The Goleta Valley Chamber of Commerce held its first-ever legislative summit Thursday at the DoubleTree Resort, featuring a panel discussion addressing urgent issues facing the business community and California government.
The panel of elected officials included State Senator Tony Strickland, County Supervisor Janet Wolf, County Supervisor Doreen Farr, and Goleta Mayor Pro-Tem Ed Easton, sitting in for Mayor Margaret Connell. Hillary Blackerby also filled in for Assemblymember Das Williams. The inaugural event focused on three pressing issues facing state and local governments today: budgets, regulations, and unfunded liabilities. The conversation was moderated by Keith Woods, the senior advisor on chamber trends for the California Chamber of Commerce.
On the ever-present issue of raising revenue versus cutting spending in the state budget, Strickland attributes the increasing number of businesses fleeing the state to high taxes and inconsistent laws that change year-to-year. “You can’t raise taxes enough,” said Strickland. “By raising taxes you’re going to hurt the very economy that we’re trying to get people to foster and grow.” He suggests a transparent state checkbook, instituting a two-year budget, and eliminating unnecessary state boards and commissions, which he credits Governor Jerry Brown for cracking down on.
The County of Santa Barbara has already made spending cuts to tackle a $72 million deficit, particularly in staff reductions. Since she first joined the board in 2006, Wolf says the county has cut 4,300 employees down to 3,600, a tough “balancing act” that challenges them to make cuts without crippling the county’s ability to provide services to constituents.

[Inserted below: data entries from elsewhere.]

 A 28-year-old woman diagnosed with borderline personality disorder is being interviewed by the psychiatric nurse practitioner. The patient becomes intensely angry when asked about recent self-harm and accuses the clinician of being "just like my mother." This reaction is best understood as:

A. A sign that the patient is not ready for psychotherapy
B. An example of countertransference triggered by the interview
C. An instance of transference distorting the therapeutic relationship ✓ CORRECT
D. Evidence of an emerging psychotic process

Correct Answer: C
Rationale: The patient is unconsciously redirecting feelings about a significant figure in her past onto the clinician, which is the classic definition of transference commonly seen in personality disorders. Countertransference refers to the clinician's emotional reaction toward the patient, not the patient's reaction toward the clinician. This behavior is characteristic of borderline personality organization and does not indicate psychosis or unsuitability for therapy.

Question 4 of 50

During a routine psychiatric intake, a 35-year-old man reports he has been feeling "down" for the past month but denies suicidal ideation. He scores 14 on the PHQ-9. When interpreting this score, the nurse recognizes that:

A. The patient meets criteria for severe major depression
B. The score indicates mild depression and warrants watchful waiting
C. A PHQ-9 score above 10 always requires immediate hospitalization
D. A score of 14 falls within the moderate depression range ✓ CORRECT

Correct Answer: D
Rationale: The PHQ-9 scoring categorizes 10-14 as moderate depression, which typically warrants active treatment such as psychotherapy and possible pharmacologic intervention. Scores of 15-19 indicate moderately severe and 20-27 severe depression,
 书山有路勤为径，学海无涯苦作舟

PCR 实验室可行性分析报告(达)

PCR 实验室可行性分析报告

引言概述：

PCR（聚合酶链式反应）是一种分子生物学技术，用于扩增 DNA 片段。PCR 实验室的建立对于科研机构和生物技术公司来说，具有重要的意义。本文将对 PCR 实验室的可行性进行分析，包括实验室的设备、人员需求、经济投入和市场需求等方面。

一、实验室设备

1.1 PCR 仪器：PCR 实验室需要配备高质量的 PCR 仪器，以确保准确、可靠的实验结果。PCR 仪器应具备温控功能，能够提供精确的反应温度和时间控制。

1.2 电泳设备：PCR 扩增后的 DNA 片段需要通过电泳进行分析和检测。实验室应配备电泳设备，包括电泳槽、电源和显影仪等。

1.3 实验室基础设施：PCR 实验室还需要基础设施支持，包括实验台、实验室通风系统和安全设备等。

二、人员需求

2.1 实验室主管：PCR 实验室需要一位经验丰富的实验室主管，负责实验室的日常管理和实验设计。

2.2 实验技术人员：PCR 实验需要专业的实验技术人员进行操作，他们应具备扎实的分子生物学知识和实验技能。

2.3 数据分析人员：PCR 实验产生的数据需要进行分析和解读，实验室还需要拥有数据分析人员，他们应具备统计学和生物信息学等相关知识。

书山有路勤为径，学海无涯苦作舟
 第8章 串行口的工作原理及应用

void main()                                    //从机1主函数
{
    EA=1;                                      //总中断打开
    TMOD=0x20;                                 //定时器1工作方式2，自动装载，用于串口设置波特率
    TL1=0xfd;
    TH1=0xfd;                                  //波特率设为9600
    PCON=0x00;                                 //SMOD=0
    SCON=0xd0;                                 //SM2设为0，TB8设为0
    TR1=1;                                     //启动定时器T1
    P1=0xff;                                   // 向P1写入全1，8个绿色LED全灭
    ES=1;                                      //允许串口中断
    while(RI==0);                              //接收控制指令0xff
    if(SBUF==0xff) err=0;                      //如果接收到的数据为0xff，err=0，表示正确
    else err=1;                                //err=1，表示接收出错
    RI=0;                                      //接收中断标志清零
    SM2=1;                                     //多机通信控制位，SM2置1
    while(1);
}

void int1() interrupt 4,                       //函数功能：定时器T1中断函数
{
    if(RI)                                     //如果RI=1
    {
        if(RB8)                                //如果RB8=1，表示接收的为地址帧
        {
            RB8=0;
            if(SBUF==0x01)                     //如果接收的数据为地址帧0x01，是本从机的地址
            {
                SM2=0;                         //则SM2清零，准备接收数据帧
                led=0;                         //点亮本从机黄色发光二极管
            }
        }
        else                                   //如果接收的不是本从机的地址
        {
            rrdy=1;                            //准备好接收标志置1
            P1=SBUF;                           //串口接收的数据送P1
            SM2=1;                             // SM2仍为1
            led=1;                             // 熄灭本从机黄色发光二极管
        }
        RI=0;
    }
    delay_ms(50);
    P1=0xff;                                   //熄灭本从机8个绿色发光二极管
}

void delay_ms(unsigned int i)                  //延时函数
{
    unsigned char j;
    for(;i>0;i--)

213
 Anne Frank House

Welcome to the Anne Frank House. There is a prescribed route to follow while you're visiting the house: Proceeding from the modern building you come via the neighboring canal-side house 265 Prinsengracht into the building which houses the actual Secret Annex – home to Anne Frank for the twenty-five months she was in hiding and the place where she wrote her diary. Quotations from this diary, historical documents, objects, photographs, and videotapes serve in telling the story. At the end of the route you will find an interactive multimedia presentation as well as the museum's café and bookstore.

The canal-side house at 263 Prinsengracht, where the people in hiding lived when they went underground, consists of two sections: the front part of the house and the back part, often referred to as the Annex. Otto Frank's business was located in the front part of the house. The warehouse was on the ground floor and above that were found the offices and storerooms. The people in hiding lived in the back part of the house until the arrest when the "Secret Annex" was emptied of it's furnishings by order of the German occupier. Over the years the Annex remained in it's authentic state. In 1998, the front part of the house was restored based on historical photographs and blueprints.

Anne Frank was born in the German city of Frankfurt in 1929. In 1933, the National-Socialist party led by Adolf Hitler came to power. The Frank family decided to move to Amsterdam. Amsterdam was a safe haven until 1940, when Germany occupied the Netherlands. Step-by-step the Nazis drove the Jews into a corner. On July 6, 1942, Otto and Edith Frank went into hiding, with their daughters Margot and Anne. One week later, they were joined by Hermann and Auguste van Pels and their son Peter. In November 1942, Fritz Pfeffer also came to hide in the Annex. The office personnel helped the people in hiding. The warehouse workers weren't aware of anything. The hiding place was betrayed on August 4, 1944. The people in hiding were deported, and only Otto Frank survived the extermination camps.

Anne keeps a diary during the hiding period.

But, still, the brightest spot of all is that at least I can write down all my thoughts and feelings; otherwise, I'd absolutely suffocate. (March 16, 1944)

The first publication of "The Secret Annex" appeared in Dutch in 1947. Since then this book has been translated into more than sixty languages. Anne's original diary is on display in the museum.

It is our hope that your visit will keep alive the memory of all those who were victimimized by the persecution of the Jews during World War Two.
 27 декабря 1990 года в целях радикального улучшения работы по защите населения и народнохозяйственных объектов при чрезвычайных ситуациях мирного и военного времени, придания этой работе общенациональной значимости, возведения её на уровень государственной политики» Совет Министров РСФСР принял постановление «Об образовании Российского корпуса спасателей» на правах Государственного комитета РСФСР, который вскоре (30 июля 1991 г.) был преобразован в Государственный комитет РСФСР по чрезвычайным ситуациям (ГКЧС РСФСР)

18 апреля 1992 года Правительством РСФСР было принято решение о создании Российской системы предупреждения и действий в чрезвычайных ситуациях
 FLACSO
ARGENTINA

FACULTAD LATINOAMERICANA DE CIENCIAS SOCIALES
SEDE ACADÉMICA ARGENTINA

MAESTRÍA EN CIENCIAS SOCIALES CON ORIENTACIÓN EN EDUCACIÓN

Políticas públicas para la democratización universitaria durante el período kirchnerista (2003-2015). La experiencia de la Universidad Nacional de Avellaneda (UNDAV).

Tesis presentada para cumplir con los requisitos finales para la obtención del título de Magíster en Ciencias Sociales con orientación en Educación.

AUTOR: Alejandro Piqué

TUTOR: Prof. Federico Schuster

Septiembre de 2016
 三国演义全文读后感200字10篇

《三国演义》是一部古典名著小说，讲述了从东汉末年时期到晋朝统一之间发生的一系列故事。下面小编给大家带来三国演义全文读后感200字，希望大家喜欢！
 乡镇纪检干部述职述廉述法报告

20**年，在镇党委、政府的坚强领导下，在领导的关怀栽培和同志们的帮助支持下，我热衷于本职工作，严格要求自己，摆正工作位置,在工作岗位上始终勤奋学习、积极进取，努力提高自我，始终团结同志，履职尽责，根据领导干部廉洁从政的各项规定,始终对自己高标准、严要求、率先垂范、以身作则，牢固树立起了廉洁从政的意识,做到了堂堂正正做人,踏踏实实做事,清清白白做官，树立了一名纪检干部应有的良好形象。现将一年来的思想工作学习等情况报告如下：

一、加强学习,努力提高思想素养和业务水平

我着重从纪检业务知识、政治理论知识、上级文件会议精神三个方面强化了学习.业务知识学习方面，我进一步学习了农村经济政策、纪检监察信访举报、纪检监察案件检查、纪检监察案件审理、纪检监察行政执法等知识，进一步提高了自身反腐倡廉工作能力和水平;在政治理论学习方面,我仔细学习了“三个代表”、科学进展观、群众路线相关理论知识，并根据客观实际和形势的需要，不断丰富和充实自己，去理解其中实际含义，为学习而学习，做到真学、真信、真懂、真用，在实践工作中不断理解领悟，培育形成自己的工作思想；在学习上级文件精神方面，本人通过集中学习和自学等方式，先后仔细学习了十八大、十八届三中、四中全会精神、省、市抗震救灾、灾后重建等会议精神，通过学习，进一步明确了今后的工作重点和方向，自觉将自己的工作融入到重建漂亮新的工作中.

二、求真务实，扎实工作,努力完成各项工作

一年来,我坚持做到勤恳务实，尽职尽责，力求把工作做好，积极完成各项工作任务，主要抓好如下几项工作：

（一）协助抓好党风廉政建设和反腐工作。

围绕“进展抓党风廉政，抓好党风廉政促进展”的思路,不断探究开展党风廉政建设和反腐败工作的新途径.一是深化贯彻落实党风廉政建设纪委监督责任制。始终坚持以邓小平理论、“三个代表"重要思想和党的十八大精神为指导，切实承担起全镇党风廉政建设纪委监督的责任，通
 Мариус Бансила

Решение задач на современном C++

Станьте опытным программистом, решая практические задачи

When asked whether the Board of Supervisors is “overly environmentally concerned and not economically concerned enough,” both Farr and Wolf disagreed, saying the two are not mutually exclusive. “This county has a very strong environmental conscience. But … when I talk to you about property values, one could make the statement that they go hand-in-hand,” Wolf said. Farr connects laws pushing environmental preservation to the fact that Santa Barbara County was “one of few, if not the only” counties in the state with positive growth in property tax revenue, although not comparable to previous years. “We are really careful about land-use planning, we are very concerned … about sustainable practices. At the same time, we do want to grow our economy,” Farr added.
Shifting the discussion to regulation, there was a consensus among the panelists that less is more. “The single biggest barrier to doing business today, locally or in this state or even in this country, is what we perceive collectively to be over-regulation,” Woods said in framing the question. Blaming excessive state regulation for the exodus of companies leaving to do business in other states, Strickland called for the return of “red teams,” a term popularized under Governor Pete Wilson in the 1990s for committees that were tasked with persuading flighty companies to stay in the state. “The CEO of Carl’s Jr. told me that it takes him a couple months to get a new Carl’s Jr. built through the red tape in Texas, and … here, it takes about two years,” explained Strickland. “He hasn’t been building new stores in California for quite some time.”
In terms of getting a permit, Easton and the county supervisors all agree that it depends on what permit you’re trying to obtain. While the City of Goleta does have a fast-tracking process, the city is still developing means to process permits online. The county has used an advisory committee to streamline its process. “We had a group of representatives of government and development [that met] over a number of years to take the county’s permit planning department apart and really put it back together again,” Farr said. “After the terrible fires we had, we had a one-stop shop in the county so that people … didn’t have to go from one department to the next, and just get all the information and permits they needed right there.”
On the problem of unfunded liabilities, Strickland singled out an aging population and pension spiking as big problems for the state. “Too many times we have individuals who get a big increase in salary the last year,” Strickland said. Pension benefits are based on a percentage of the last year of work. Instead, he suggests the state use a “floating average.” But Blackerby says spiking is “fairly rare,” rejecting “the boogeyman of pensions taking down the state.”
Wolf agrees with Blackerby, but emphasizes “that it doesn’t negate the problem that the county has.” The unfunded liability for 2010 was 73.7 percent of what needs to be paid for all retirees. Part of the problem stems from issues Strickland pointed to: an aging population and an increase in salaries.
The county has moved to make some pension reforms, including elimination of a one-year final salary rate. With public safety contracts (more generous than any other public employee pension) set to expire in a few years, Farr says its retirement advisory commission is an important liason for the county to reach out to public safety to renegotiate a more workable contract.
For all this talk about reform, with pensions riding on good investments, Strickland says government needs to promote business in order to maximize the public benefit. “So what we can also do is make wise investments to make sure that we maximize those [pension] dollars,” Strickland said. “So you have to contribute more, you have to raise the retirement age, or you’ll have promises made that are not kept.”